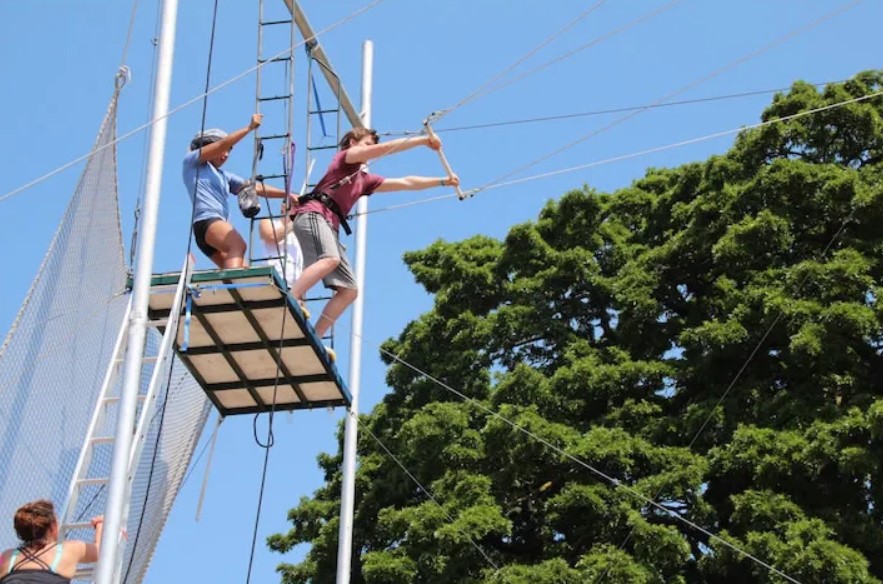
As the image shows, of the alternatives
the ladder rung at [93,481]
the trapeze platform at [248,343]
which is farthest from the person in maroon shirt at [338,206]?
the ladder rung at [93,481]

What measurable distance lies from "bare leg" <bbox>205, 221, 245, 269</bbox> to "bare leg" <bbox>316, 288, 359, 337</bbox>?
752 millimetres

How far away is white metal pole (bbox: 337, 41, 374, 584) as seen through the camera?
11.9 meters

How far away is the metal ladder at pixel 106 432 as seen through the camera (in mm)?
8888

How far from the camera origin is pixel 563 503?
15.1 meters

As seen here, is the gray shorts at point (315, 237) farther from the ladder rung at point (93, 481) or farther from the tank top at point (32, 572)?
the tank top at point (32, 572)

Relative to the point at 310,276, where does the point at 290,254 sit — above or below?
above

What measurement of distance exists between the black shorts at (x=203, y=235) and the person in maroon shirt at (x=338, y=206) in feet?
1.67

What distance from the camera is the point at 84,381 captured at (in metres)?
9.89

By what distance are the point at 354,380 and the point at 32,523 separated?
6465mm

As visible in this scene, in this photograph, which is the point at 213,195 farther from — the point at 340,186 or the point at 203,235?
the point at 340,186

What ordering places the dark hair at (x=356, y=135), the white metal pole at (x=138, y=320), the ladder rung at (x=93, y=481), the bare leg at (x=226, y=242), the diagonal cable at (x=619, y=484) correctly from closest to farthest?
1. the white metal pole at (x=138, y=320)
2. the ladder rung at (x=93, y=481)
3. the bare leg at (x=226, y=242)
4. the dark hair at (x=356, y=135)
5. the diagonal cable at (x=619, y=484)

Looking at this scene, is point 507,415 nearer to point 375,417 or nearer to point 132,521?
point 375,417

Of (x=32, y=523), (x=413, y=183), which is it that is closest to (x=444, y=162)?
(x=413, y=183)

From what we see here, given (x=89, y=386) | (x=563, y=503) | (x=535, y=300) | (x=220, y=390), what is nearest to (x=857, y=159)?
(x=535, y=300)
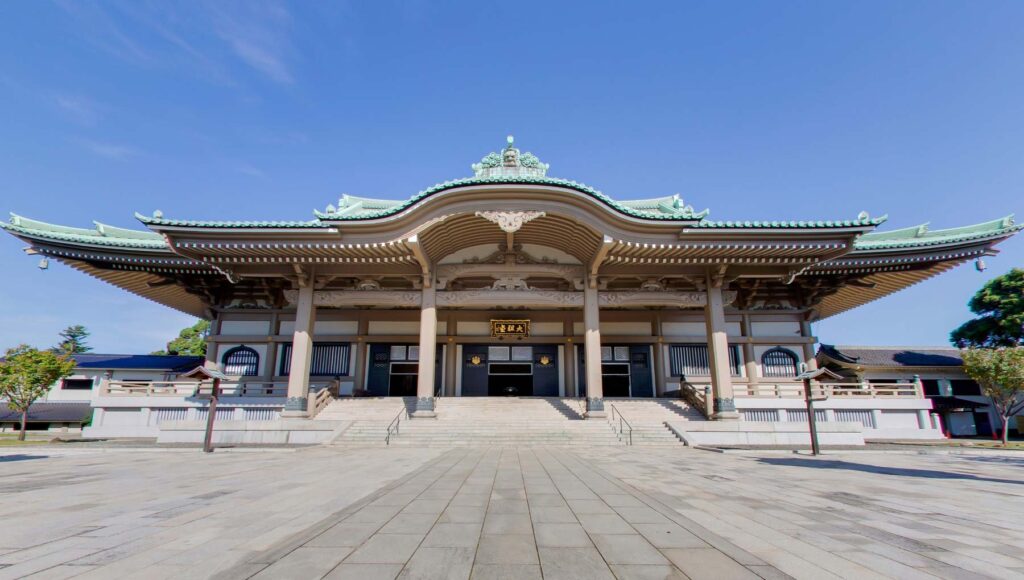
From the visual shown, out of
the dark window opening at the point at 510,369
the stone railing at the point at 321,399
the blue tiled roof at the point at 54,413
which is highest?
the dark window opening at the point at 510,369

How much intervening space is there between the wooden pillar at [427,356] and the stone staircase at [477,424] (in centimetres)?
55

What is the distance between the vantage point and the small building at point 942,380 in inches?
899

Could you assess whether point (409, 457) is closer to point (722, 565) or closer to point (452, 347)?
point (722, 565)

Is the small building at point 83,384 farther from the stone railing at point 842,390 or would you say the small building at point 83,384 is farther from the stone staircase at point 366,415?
the stone railing at point 842,390

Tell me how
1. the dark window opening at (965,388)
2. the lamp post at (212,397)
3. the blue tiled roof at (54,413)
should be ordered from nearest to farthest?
1. the lamp post at (212,397)
2. the blue tiled roof at (54,413)
3. the dark window opening at (965,388)

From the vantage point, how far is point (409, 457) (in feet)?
30.1

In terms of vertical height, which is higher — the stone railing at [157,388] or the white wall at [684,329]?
the white wall at [684,329]

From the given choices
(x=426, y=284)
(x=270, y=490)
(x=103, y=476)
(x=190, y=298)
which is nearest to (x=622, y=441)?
(x=426, y=284)

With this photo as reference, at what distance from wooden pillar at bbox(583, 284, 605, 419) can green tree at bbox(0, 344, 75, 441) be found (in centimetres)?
2115

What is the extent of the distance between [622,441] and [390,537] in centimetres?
1038

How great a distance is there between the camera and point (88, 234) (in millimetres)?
15227

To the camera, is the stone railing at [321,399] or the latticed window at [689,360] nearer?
the stone railing at [321,399]

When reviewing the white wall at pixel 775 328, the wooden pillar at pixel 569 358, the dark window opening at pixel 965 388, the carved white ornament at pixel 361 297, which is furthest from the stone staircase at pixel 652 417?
the dark window opening at pixel 965 388

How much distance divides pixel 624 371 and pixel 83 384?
100 feet
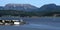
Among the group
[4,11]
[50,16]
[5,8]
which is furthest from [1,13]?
[50,16]

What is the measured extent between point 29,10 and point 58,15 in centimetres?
608

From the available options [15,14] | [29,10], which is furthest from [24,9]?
[15,14]

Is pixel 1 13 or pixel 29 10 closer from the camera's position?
pixel 1 13

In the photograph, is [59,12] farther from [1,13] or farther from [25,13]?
[1,13]

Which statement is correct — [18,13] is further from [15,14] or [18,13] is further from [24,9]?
[24,9]

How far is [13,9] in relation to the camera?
44688mm

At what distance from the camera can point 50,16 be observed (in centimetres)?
4706

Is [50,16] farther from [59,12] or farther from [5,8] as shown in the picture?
[5,8]

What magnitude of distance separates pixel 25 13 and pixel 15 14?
204 cm

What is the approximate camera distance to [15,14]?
144 feet

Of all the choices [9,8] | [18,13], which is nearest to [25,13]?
[18,13]

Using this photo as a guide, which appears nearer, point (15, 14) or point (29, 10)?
point (15, 14)

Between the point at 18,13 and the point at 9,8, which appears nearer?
the point at 18,13

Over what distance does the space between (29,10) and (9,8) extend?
13.7 ft
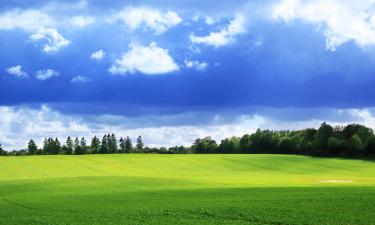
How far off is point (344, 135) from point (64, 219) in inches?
5335

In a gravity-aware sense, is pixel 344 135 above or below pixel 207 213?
above

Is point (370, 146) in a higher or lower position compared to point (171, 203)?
higher

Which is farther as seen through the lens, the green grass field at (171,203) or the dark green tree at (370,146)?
the dark green tree at (370,146)

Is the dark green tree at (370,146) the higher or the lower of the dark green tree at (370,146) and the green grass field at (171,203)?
the higher

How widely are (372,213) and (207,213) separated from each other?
359 inches

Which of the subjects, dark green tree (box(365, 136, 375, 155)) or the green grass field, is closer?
the green grass field

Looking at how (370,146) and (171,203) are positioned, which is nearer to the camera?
(171,203)

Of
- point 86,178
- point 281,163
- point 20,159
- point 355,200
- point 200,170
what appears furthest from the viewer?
point 281,163

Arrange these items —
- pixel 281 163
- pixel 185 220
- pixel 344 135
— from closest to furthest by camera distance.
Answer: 1. pixel 185 220
2. pixel 281 163
3. pixel 344 135

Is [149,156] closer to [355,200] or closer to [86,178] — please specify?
[86,178]

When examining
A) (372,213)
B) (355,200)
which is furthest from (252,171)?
(372,213)

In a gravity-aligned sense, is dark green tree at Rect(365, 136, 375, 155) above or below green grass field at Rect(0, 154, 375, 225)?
above

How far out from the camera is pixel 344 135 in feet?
515

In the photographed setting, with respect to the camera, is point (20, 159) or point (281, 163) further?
point (281, 163)
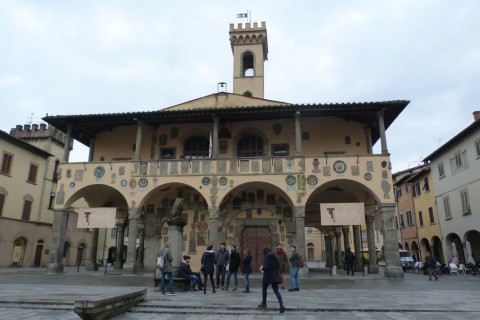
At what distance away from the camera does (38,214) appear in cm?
2922

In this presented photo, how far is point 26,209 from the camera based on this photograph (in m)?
28.0

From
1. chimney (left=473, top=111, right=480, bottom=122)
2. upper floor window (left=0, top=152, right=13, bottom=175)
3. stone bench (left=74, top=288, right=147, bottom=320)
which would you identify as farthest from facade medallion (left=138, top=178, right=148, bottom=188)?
chimney (left=473, top=111, right=480, bottom=122)

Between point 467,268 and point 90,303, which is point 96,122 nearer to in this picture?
point 90,303

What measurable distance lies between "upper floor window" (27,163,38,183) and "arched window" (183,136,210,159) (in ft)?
47.9

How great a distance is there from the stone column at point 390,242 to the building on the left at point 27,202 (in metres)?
18.9

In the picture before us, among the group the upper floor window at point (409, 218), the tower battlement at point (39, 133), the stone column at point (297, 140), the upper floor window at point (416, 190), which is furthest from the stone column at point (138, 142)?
the upper floor window at point (409, 218)

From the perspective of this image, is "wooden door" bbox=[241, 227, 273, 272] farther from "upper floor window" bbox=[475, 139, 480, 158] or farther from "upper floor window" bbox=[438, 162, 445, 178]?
"upper floor window" bbox=[438, 162, 445, 178]

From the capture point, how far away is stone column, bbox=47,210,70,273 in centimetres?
1861

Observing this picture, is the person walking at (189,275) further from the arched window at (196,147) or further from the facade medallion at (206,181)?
the arched window at (196,147)

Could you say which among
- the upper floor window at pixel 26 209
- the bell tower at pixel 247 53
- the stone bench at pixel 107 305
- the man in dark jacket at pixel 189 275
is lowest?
the stone bench at pixel 107 305

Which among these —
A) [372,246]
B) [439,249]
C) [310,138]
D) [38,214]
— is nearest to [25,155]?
[38,214]

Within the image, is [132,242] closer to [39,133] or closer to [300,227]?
[300,227]

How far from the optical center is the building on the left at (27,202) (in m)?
25.9

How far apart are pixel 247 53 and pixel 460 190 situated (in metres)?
18.3
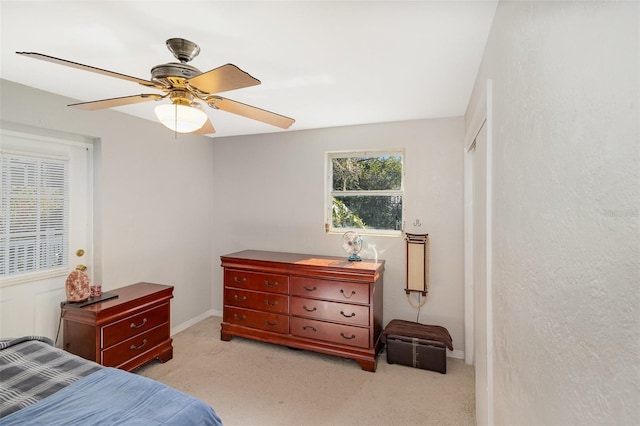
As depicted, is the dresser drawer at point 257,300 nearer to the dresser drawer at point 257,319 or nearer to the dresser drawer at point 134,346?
the dresser drawer at point 257,319

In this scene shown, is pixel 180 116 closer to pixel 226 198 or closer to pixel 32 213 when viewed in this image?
pixel 32 213

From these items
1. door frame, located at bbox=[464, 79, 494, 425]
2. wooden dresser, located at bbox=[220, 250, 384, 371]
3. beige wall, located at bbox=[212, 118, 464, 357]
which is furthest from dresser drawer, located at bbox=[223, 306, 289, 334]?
door frame, located at bbox=[464, 79, 494, 425]

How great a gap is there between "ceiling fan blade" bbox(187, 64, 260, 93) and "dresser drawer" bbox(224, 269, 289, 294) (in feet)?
7.29

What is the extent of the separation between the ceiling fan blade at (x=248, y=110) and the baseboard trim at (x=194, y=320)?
119 inches

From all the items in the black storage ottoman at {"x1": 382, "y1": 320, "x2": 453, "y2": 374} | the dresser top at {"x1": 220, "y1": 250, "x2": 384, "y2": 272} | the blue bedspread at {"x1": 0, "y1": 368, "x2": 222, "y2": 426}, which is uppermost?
the dresser top at {"x1": 220, "y1": 250, "x2": 384, "y2": 272}

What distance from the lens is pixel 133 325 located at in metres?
2.81

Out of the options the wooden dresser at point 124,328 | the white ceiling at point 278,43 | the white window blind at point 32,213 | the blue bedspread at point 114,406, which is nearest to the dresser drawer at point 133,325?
the wooden dresser at point 124,328

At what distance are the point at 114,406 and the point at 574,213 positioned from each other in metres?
1.82

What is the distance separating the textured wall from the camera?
1.52 feet

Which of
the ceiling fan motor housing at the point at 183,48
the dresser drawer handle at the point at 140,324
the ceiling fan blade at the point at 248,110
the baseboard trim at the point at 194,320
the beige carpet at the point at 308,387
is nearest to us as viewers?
the ceiling fan motor housing at the point at 183,48

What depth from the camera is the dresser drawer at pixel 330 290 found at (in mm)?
3020

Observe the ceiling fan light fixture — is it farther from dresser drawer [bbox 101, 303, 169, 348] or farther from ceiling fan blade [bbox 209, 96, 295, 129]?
dresser drawer [bbox 101, 303, 169, 348]

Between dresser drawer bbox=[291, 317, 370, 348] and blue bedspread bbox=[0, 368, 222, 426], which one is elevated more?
blue bedspread bbox=[0, 368, 222, 426]

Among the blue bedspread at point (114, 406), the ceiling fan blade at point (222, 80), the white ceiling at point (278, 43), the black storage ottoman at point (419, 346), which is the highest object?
the white ceiling at point (278, 43)
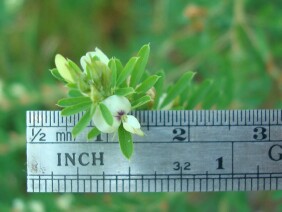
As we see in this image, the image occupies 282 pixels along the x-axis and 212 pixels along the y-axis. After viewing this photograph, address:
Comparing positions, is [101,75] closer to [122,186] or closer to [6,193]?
[122,186]

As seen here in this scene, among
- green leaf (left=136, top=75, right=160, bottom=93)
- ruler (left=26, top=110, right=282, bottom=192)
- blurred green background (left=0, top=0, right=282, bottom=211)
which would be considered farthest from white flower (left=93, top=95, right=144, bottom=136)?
blurred green background (left=0, top=0, right=282, bottom=211)

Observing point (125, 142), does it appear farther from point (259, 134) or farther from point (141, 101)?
point (259, 134)

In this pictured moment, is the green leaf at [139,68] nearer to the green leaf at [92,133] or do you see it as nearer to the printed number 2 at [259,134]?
the green leaf at [92,133]

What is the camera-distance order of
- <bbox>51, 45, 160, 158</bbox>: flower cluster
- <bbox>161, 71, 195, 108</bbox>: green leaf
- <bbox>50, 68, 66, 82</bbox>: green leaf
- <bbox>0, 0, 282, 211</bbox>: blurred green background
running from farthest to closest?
<bbox>0, 0, 282, 211</bbox>: blurred green background → <bbox>161, 71, 195, 108</bbox>: green leaf → <bbox>50, 68, 66, 82</bbox>: green leaf → <bbox>51, 45, 160, 158</bbox>: flower cluster

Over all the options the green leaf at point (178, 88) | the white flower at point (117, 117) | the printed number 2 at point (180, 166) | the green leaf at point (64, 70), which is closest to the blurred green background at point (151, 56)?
the green leaf at point (178, 88)

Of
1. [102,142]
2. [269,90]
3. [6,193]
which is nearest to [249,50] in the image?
[269,90]

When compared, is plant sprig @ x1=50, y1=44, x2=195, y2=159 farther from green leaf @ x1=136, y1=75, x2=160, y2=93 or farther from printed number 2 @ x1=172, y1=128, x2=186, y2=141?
printed number 2 @ x1=172, y1=128, x2=186, y2=141
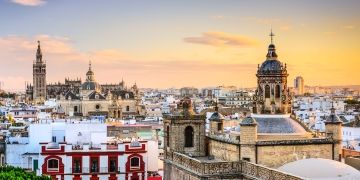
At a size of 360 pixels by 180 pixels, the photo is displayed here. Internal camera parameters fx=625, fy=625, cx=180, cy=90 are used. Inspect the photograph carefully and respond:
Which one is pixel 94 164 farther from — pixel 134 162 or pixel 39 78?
pixel 39 78

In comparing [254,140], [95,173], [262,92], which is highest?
[262,92]

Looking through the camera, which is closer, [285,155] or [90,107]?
[285,155]

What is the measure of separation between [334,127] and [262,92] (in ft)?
11.6

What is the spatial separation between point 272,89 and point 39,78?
114864 millimetres

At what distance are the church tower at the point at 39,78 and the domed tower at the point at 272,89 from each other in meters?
112

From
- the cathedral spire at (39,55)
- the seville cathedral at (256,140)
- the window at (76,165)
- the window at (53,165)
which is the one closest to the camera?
the seville cathedral at (256,140)

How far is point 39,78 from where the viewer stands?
137 metres

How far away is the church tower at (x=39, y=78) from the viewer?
137 metres

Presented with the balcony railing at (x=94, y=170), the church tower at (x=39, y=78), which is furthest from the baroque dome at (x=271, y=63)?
the church tower at (x=39, y=78)

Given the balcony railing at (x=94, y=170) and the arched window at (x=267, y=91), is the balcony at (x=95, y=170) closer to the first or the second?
the balcony railing at (x=94, y=170)

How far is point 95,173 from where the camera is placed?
3331 centimetres

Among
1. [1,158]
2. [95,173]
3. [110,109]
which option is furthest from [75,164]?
[110,109]

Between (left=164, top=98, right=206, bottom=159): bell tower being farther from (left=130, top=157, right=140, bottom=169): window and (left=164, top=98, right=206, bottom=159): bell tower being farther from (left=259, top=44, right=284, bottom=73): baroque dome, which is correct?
(left=130, top=157, right=140, bottom=169): window

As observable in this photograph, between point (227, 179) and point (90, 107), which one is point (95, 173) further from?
point (90, 107)
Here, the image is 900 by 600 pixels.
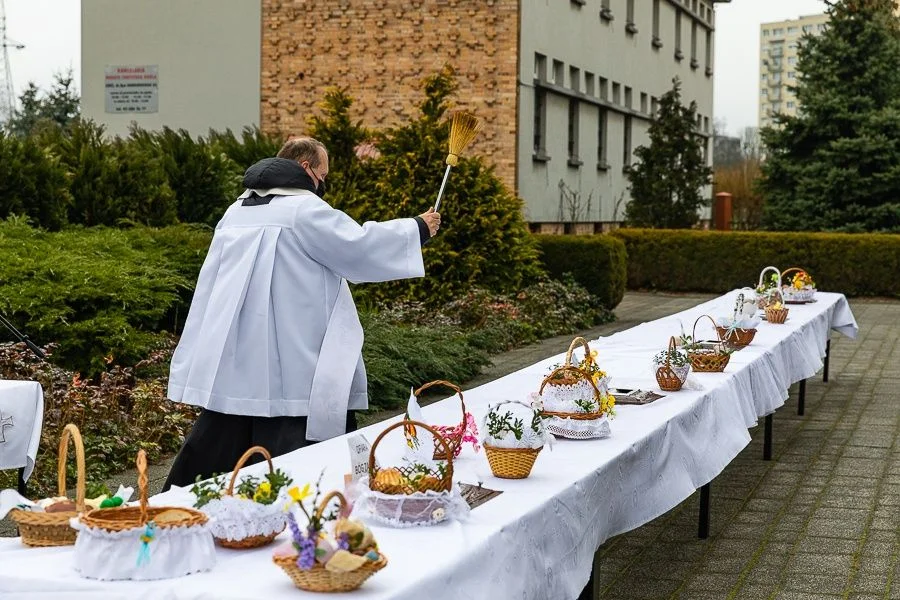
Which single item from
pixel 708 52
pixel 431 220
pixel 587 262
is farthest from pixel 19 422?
pixel 708 52

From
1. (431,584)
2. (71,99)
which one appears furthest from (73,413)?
(71,99)

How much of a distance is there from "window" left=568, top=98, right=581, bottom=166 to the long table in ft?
73.5

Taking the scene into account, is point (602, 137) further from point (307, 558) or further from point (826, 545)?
point (307, 558)

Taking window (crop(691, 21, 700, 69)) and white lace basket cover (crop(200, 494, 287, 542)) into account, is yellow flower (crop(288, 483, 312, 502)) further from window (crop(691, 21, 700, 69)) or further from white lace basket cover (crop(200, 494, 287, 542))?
window (crop(691, 21, 700, 69))

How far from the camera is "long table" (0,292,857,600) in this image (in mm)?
3000

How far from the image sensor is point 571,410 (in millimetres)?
4902

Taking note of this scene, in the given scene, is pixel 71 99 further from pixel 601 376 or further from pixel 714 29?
pixel 601 376

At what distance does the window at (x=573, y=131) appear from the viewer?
29.8m

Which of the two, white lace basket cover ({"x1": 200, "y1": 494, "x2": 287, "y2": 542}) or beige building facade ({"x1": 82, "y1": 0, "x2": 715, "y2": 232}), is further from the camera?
beige building facade ({"x1": 82, "y1": 0, "x2": 715, "y2": 232})

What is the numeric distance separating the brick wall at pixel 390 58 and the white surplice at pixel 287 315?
19888mm

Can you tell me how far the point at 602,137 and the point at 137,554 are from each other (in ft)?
99.0

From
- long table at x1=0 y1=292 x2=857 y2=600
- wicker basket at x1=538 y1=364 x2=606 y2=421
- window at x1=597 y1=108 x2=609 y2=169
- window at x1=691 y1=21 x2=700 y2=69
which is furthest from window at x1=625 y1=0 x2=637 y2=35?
wicker basket at x1=538 y1=364 x2=606 y2=421

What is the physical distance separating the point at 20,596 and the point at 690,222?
26.2 m

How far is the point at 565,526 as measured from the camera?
4.03m
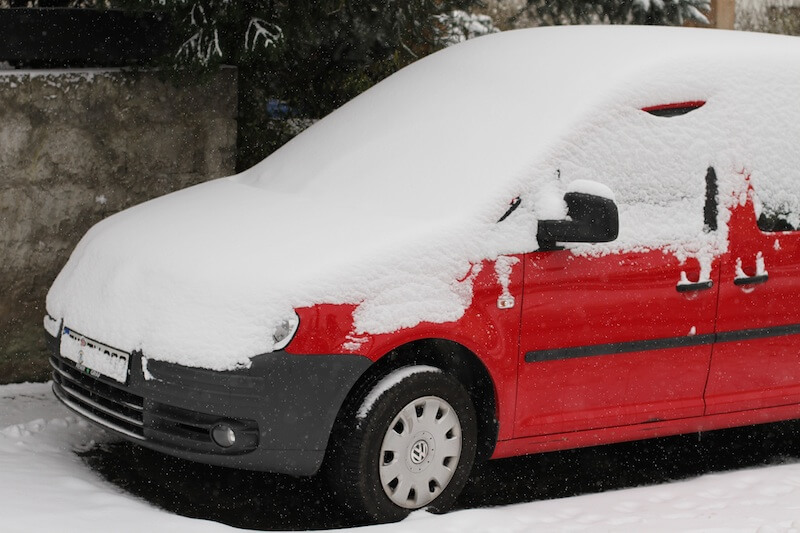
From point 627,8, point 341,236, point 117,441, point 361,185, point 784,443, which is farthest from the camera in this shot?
point 627,8

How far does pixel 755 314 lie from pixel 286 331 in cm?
218

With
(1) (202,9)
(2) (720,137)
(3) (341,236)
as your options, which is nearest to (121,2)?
(1) (202,9)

TASK DETAILS: Format the part of the records that opens with the line containing "How widely are" and closes with the line containing "3. pixel 344 135", both included, as a JSON list of strings with one string per line and blank lines left out.

SOLUTION TO THIS EXERCISE:
[
  "How widely are (372,213) and (207,213) separated from each other?",
  "359 inches",
  "Which of the subjects, dark green tree (box(365, 136, 375, 155)) or the green grass field, is closer?",
  "the green grass field",
  "Looking at how (370,146) and (171,203) are positioned, which is nearer to the camera?",
  "(171,203)",
  "Of",
  "- point 86,178",
  "- point 281,163",
  "- point 20,159",
  "- point 355,200",
  "- point 200,170",
  "what appears furthest from the viewer?",
  "point 281,163",
  "Arrange these items —",
  "- pixel 281 163",
  "- pixel 185 220",
  "- pixel 344 135",
  "— from closest to furthest by camera distance.",
  "Answer: 1. pixel 185 220",
  "2. pixel 281 163",
  "3. pixel 344 135"
]